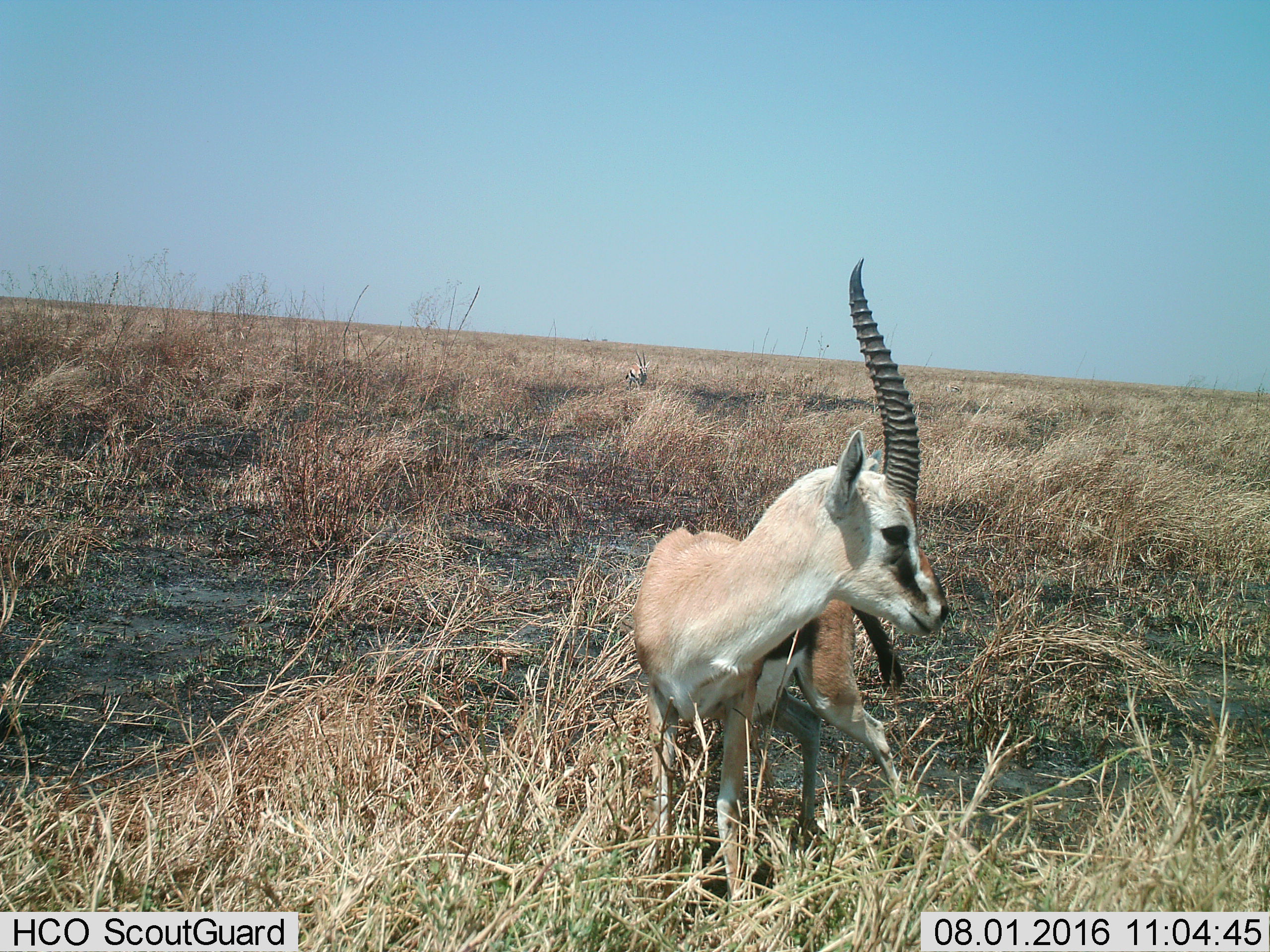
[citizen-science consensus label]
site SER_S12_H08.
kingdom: Animalia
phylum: Chordata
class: Mammalia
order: Artiodactyla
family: Bovidae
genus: Eudorcas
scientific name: Eudorcas thomsonii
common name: thomson's gazelle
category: gazellethomsons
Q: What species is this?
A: Gazellethomsons (thomson's gazelle) (Eudorcas thomsonii).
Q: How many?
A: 2.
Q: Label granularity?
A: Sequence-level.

---+---

§ AIM OF THE EXERCISE: Would you mind repeating the records above exactly, without the pictures?

§ RESULT FOR THIS EXERCISE:
[citizen-science consensus label]
site SER_S12_H08.
kingdom: Animalia
phylum: Chordata
class: Mammalia
order: Artiodactyla
family: Bovidae
genus: Eudorcas
scientific name: Eudorcas thomsonii
common name: thomson's gazelle
category: gazellethomsons
Q: What species is this?
A: Gazellethomsons (thomson's gazelle) (Eudorcas thomsonii).
Q: How many?
A: 2.
Q: Label granularity?
A: Sequence-level.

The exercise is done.